Prasai is not a saint. He was wanted by the police before he was wanted by the YCL. A former chairman of the Nepal Cottage and Small Industries Development Bank (CSIDB), Prasai had been issued an arrest warrant nearly a year ago on charges of extending loans with the intention of fraud, causing a loss of Rs 280 million to the bank. What Prasai has been accused of is a grave financial crime by any standard. And this is why the Nepal Rastra Bank, the country’s central bank, had asked the police to arrest Prasai. However, our police department surprisingly could not find him for over 10 months although he was regularly attending office, public programmes at the country’s only international airport amid VIP security and throwing lavish parties attended by top politicians, parliamentarians, ministers in the current government and security chiefs (UML General Secretary Madhav Kumar Nepal, Minister for Peace and Reconciliation Ram Chandra Paudel and Armed Police Force Chief Basudev Oli were among the high-profile invitees to Prasai’s son’s wedding party).

Yet Prasai was successfully avoiding arrest, mocking the politicians' routine pledge to uphold the rule of law. His arrest did not take place until he was abducted from his bank’s office and handed over to the police by the YCL the next day in early June.

Why the police could not find Prasai for all these months became clear to everybody the day he was handed over to the Kathmandu District Police Office. Prasai’s arrest saga had clearly caused very visible discomfort to PM Koirala. “I will not spare anyone involved in such activities,” a visibly annoyed and irate Koirala was seen saying on the national television screens later in the evening, while pushing the mikes away after being asked to comment on the arrest of Prasai, who also happens to be a relative of the powerful Koirala clan (Prasai’s daughter is married to the grandson of PM Koirala’s elder brother late Matrika Prasad Koirala).
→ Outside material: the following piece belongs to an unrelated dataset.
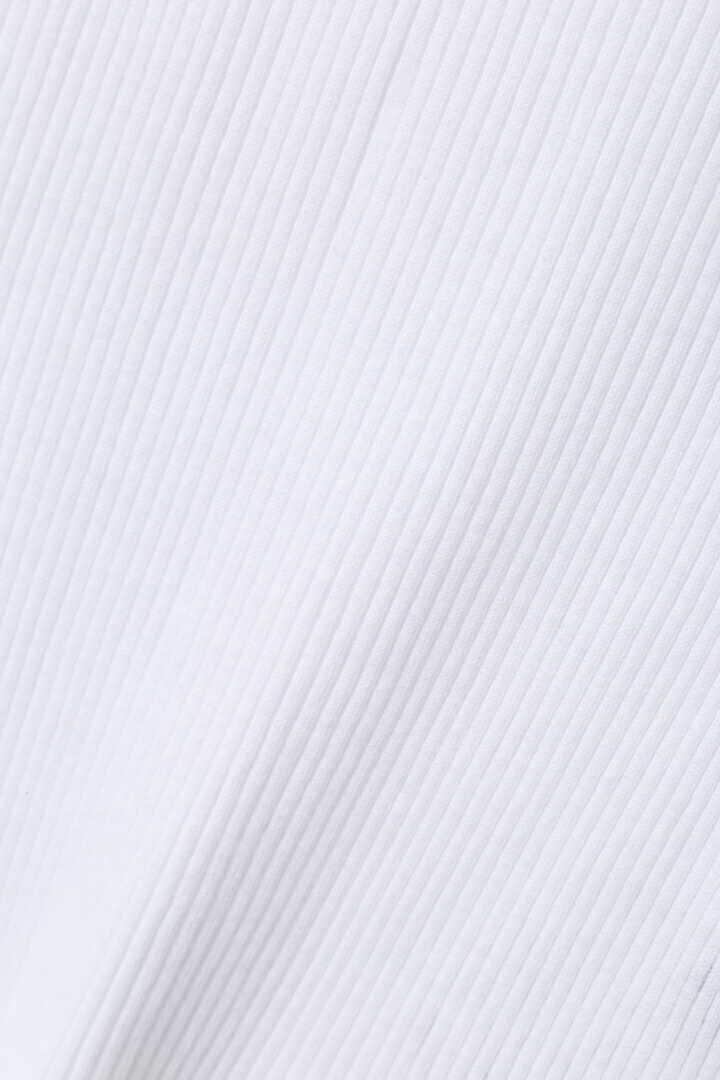 YLÈVE / ORGANIC COTTON RIB5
Koirala’s remarks were astonishing, perhaps even shocking. Not necessarily, however, because they were untrue. PM Koirala, who is also the acting head of state, did not see the YCL criminals when they were attacking the meetings and gatherings of other parties, storming girls’ campuses in the heart of the capital city and ruthlessly beating students affiliated to other parties. Nor did he see their crime when they were abducting, extorting and torturing businessmen, torching private and public vehicles, storming and vandalizing government offices and thrashing chief district officers. But the day the YCL handed over to the police a person wanted by the state on corruption charges was the day when Koirala first dubbed them as criminals.

Political re-adjustment alone is not going to create a new Nepal. No Way. The dream of a new Nepal will not be possible until our politicians, behind the curtain, keep hobnobbing with people like Prasai at their parties and try to protect them while making hollow speeches full of long rhetoric about curbing corruption. Maybe Prasai’s abduction and eventual handover to the police was a case of politically-driven vigilantism but here it’s the state itself to be blamed since it provided the excuse for this drama to take place. And as the head of the government and acting head of state, Koirala should take the responsibility for this.

Prasai is finally behind bars now. But a few like him are still not. Businessman and owner of Shree Distillery, Mathura Prasad Maskey is one of them. An arrest warrant was issued against Maskey for evading government taxes worth hundreds of millions of rupees more than two years ago. But he is still free, openly running his other enterprises in Kathmandu. His arrest, by the police, will show whether the government has learnt from the Prasai saga- not to turn a blind eye. Or is it waiting for the YCL again?